だが、ラーメンが取れなくて困っていた俺を助けてくれたのだから普通に良い人なのかもしれない。
ここで不愛想な態度を取るほど俺も礼儀がなってないわけではない。
「あの、改めてありがとうございました。取れなくて困ってたので助かりました」
「そんなことより……、あんた、私に気づいてたでしょ! 気付いてたんなら声くらい掛けなさいよね! あと。その帽子のせいであんたに気づけなかったんだから今度から被るの禁止よ!」
な、なんという暴論だ。
確かに気付いてて声を掛けなかったことは俺が悪いことは確かなのだが、なぜ帽子を被ることを禁じられなければならないんだ。しかも圧倒的命令口調で。
「あんたが帽子さえ被ってなければ……」
金髪ツインテールは頭を抱え込んで机に伏せてしまった。
「『帽子さえ被ってなければ』? どうかしましたか?」
俺が帽子を被っていることに相当な不満があるように見えた為、その理由をそれとなく聞いてみる。

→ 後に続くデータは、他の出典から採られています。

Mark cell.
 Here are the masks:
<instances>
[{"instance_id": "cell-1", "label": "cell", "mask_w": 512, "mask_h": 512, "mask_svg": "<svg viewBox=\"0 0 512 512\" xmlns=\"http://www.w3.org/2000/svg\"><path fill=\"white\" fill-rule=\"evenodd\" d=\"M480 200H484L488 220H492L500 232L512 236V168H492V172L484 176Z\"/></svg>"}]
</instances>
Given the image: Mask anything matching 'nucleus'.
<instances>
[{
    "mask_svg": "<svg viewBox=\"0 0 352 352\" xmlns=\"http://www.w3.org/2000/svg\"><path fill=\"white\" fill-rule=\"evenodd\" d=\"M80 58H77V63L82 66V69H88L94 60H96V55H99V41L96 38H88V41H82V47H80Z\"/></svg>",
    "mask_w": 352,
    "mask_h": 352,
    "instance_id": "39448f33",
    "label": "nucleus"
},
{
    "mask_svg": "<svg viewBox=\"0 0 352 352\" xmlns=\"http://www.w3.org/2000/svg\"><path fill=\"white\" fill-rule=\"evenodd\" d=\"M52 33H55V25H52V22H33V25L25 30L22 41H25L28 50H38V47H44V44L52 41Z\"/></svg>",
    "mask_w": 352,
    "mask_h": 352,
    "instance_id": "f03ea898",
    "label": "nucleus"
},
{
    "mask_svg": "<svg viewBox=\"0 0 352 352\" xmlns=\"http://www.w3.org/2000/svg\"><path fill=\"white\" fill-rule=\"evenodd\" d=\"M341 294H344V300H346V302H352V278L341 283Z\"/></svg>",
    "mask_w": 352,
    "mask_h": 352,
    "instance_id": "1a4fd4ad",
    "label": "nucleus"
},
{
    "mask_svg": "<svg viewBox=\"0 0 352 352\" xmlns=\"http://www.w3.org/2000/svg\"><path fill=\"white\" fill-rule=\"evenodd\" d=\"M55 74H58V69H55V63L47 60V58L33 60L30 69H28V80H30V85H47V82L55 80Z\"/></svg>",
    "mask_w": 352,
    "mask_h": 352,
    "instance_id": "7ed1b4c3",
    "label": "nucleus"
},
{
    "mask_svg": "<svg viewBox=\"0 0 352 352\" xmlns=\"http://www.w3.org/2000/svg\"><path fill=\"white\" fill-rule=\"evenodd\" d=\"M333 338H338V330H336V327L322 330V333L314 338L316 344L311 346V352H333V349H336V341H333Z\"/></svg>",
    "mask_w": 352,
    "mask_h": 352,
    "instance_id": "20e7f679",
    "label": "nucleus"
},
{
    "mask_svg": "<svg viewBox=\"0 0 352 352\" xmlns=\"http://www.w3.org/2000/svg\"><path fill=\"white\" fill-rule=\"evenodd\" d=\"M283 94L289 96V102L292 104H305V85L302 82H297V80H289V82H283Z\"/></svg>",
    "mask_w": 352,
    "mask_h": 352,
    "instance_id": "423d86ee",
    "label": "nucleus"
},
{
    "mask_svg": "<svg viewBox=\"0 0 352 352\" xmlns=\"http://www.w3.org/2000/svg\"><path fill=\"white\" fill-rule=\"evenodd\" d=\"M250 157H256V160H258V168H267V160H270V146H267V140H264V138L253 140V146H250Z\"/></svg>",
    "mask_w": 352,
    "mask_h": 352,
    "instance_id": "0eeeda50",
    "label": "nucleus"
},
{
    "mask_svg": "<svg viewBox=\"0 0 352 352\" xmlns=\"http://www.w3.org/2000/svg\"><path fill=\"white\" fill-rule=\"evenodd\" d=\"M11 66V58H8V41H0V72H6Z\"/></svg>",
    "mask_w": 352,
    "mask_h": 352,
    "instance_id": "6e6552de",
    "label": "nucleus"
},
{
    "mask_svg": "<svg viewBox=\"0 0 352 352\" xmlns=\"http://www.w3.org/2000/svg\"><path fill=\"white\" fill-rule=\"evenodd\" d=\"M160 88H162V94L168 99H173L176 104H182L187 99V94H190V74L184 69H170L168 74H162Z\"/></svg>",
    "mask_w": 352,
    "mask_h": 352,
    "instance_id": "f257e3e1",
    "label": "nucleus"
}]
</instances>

「ふざけないで! どうせあんたも私がさっき注文した時心の中で笑ってたんでしょ?」
金髪ツインテールは周囲の客に配慮する様に小さく声を荒げながらこちらを睨んできた。
「あー、さっきの呪文みたいなやつですか? こういう店初めて来たんで何のことかよくわかんなかったです。気にはなりましたけどね」
「呪文って……、やっぱりバカにしてるじゃない! もういいわ! それより早く食べないと麺が伸びるわよ」
金髪ツインテールは、顔を真っ赤にしてそういうとそっぽを向いてしまった。
どうやらなにか怒らせるようなことを言ってしまったらしい。
まったく心当たりが無いんですが……。
それよりもおっしゃる通り早く食べないとせっかくの麺が伸びてしまう。
箸入れから箸を取り出す。
どうやらこの店は割り箸ではないようだ。その点においては右手使えないし割るのが大変なので割り箸じゃなくて助かった。そのまま左手に箸を持ち麺をすする。
――うまいっ!
これまで食べてきた醤油ラーメンとは違った感じの味だ。
かなりコッテリしているのだが、今まで味わったことがない味に箸が止まらなくなった。
無料のライスとも非常に合っているし人気の理由がわかった気がする。
自分のラーメンをほとんど食べ終わった頃、隣の金髪の席の上にもラーメンが置かれた。
金髪ツインテールはそれを手に取り自分の前に置いたのだが、俺はそのラーメンについつい目を奪われてしまった。
「な、なによ」
俺の視線に気付いてか、金髪ツインテールは気まずそうな表情で俺に問いかけてきた。
「な、なんというか、すごいラーメンですね」
素直に出てしまった感想だった。
そのラーメンは麺が見えなかったのだ。山のように盛られた野菜が麺を隠している。
大食いの男性ならまだしも、おそらく女子高生であるこの金髪ツインテールがこれを食べようとしているのだ。周りの視線が心なしか集まっているのも頷ける。
というかこんなん食べきれんの? 俺には無理。
「――う、うるさいわね! 今日は入学式の準備をしてきたからお腹がすいてるのよ!」
そういえば陽歌も入学式の準備って言ってたな。ということはやっぱりこいつも同じ学校か。
「そ、そうなんですね。ならいいんじゃないですか?」
なんとも歯切れの悪い返答をしてしまった。
とはいってもこの圧倒的ボリュームを前にしては仕方のないことである。
「やっぱりこんな量のラーメン食べる女子なんて普通は引くわよね……」
金髪ツインテールは若干涙ぐみながらそう呟いた。
「いいんじゃないですか? 食べきれるんなら別に。周りがとやかく言うことでもないわけだし」
「でも、あんただって反応が完全に引いてた気がするんだけど」
「あれは初めて見る光景でちょっと驚いただけで別に引いていたわけではないんで」
本当のことだ。特に引いていたわけではない。
いや、やっぱ少しだけ引きました……。
「ホントに……?」
金髪ツインテールはやや不安そうな表情でこちらを見上げてくる。
え? なにこれ。
ラーメン屋っていう場所がややミスマッチなはずなのにめっちゃ可愛いんですけど。
というよりもそもそもこの金髪ツインテール可愛くね?
なんだか山盛りのラーメンですら可愛く見えてきた。病気かも、俺。
「本当に」
金髪ツインテールの上目遣いに耐えられず視線を外しながらそう答える。
「目を背けながら言われると信じられないんだけど!」
「とにかく、俺は特に気にしてないので。というか、早く食べないと麺が伸びますよ。麺、見えないですけど」
ラーメンを食べ終えた俺は席を立ちつつそう言いながら歩き出した。
「やっぱバカにしてるじゃない!」
店を出る俺の背に金髪ツインテールはそう投げかけてきたが、反応を返すことなく店を後にした。